Statistics at the service of the business. Multiple Experiment Calculation Methodology

Good day!



As promised in the previous article , today we will continue our discussion of the methodologies used in A / B testing and consider methods for evaluating the results of multiple experiments. We will see that the methodologies are quite simple, and mathematical statistics are not so scary, and the main basis of all is analytical thinking and common sense. However, I would like to say a few words about what kind of business problems help to solve rigorous mathematical methods, whether you need them at this stage of your company’s development, and what pros and cons exist in Big analytics.

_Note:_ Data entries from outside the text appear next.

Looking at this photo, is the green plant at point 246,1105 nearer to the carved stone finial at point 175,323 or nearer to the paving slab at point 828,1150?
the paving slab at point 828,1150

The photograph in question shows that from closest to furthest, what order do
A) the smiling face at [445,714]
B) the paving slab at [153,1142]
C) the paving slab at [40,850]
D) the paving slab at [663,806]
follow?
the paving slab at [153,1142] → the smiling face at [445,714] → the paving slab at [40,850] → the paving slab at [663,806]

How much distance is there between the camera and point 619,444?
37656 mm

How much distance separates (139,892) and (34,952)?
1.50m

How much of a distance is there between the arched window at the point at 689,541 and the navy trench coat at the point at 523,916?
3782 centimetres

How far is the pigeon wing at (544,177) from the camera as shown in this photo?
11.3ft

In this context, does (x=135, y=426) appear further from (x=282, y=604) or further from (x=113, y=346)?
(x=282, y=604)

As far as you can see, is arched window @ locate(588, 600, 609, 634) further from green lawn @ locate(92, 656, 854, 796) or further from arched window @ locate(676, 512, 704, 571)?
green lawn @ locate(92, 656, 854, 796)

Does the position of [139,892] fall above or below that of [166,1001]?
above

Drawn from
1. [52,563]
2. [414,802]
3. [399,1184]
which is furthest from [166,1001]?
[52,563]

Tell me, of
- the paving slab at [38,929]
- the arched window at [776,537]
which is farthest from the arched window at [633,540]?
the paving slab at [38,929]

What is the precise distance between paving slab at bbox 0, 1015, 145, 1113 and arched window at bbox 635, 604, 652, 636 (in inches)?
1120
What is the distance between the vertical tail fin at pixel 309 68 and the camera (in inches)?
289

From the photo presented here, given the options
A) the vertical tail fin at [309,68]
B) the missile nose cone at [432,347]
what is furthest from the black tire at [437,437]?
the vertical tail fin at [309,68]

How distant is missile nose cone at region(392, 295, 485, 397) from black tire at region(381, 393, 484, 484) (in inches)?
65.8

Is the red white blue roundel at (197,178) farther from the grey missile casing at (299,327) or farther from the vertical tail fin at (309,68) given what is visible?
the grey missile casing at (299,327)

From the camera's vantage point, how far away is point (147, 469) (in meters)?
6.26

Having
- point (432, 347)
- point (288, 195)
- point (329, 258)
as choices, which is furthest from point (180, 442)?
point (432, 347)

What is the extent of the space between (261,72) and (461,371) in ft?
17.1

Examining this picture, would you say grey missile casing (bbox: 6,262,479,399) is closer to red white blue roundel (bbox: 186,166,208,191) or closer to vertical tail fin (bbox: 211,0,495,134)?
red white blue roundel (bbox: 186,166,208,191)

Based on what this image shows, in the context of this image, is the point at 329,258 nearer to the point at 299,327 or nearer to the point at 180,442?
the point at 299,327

"Kati in prod for all 100" or how to save a couple of billion for his company



In any startup flying at insane speeds, decisions are made with the same speed, and the effect of a newly launched product feature is usually so financially tangible that additional evidence is not required.



However, at a certain point in time, the company reaches such a scale and audience reach that, firstly, the task of expanding and searching for new sources of financial growth in the market due to its limited resource intensity becomes more and more difficult, and, secondly, losses from wrong decisions become critical - because without a preliminary study, without taking into account the statistical error of its results, the killer feature, presented to a product with an audience of several million DAUs, can lead to a user outflow second, improve the bounce-rate and stupendous losses in product sales that are only multiplying in the long run. In such a situation, the quick-and-dirty approach of fast analytics ceases to be useful and should give way to the approach of thoughtful and slow, thorough data analysis.



In addition, in large services that set themselves the tasks of strategic long-term planning and competent distribution of financial investments between parts of the product, conducting short- and long-term experiments is one of the most important tasks. However, for the quality and reliability of the decision made, one often has to pay with speed.



It should be noted that despite the heading of this paragraph, the scope of A / B tests extends much further beyond the boundaries of product analytics: this is the analysis of the quality of forecast models to assess future return on investment, and the study of the effectiveness of financial investments in various parts of the product and its advertising channels promotions, distribution analytics, LTV forecasting, financial modeling, quality assessment of scoring''s implemented ML-models, ranking and much more.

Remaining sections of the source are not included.